*TEKSTFRAGMENT*:

Wat de elektrische motorrijtuigen betreft, werd de nul die de klas aanduidt, weggelaten, zodat hun identificatienummer nog slechts drie cijfers bevat in de plaats van vier. Hier werd de onderverdeling in reeksen zo opgevat dat het nieuwe nummer, in praktisch elk geval, overeenstemt met het bestaande volgnummer, met dien verstande dat het voorgetal «228» weggelaten werd.
Het principe van overeenstemming tussen de volgnummers van de nieuwe en de oude nummering werd trouwens toegepast voor alle reeksen van voertuigen waar zulks enigszins mogelijk was.
De nieuwe nummers, waarvan de vorm van de cijfers beantwoordt aan de UlC-normen, zijn 250 mm hoog ; ze werden aangebracht, enerzijds, op elke kopwand van het voertuig en, anderzijds, vooraan in de bovenhelft van elke linkerzijwand. Het personeel van de seinhuizen, stations, enz. kan ze aldus gemakkelijk van op afstand lezen.

*GEGEVENSFRAGMENTEN*:
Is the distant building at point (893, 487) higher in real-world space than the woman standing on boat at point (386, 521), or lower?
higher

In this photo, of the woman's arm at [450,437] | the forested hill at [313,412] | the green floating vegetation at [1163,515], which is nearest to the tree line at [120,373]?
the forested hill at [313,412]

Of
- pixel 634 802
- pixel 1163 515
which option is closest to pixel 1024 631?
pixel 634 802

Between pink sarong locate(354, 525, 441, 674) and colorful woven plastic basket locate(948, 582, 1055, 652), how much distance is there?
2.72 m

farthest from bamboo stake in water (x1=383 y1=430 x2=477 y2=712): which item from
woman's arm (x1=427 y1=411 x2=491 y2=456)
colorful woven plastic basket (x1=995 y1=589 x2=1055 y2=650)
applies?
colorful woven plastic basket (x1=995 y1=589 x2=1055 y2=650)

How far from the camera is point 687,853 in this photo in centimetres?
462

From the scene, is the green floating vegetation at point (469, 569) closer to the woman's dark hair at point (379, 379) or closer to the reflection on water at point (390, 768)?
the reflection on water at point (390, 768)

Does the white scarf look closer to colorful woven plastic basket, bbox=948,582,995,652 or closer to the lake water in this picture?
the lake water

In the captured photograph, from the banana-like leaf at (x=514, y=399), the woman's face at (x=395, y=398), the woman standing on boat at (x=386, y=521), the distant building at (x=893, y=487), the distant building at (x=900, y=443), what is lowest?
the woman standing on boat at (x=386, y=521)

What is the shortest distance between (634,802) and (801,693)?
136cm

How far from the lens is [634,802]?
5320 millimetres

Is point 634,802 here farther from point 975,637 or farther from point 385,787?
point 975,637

*OPDRACHT*: Kun je uit het tekstfragment over de nieuwe nummering van voertuigen het stuk van "Wat de elektrische" tot en met "op afstand lezen." woordelijk overschrijven? De regels staan helemaal los van het tekstfragment.

*ANTWOORD*:
Wat de elektrische motorrijtuigen betreft, werd de nul die de klas aanduidt, weggelaten, zodat hun identificatienummer nog slechts drie cijfers bevat in de plaats van vier. Hier werd de onderverdeling in reeksen zo opgevat dat het nieuwe nummer, in praktisch elk geval, overeenstemt met het bestaande volgnummer, met dien verstande dat het voorgetal «228» weggelaten werd.
Het principe van overeenstemming tussen de volgnummers van de nieuwe en de oude nummering werd trouwens toegepast voor alle reeksen van voertuigen waar zulks enigszins mogelijk was.
De nieuwe nummers, waarvan de vorm van de cijfers beantwoordt aan de UlC-normen, zijn 250 mm hoog ; ze werden aangebracht, enerzijds, op elke kopwand van het voertuig en, anderzijds, vooraan in de bovenhelft van elke linkerzijwand. Het personeel van de seinhuizen, stations, enz. kan ze aldus gemakkelijk van op afstand lezen.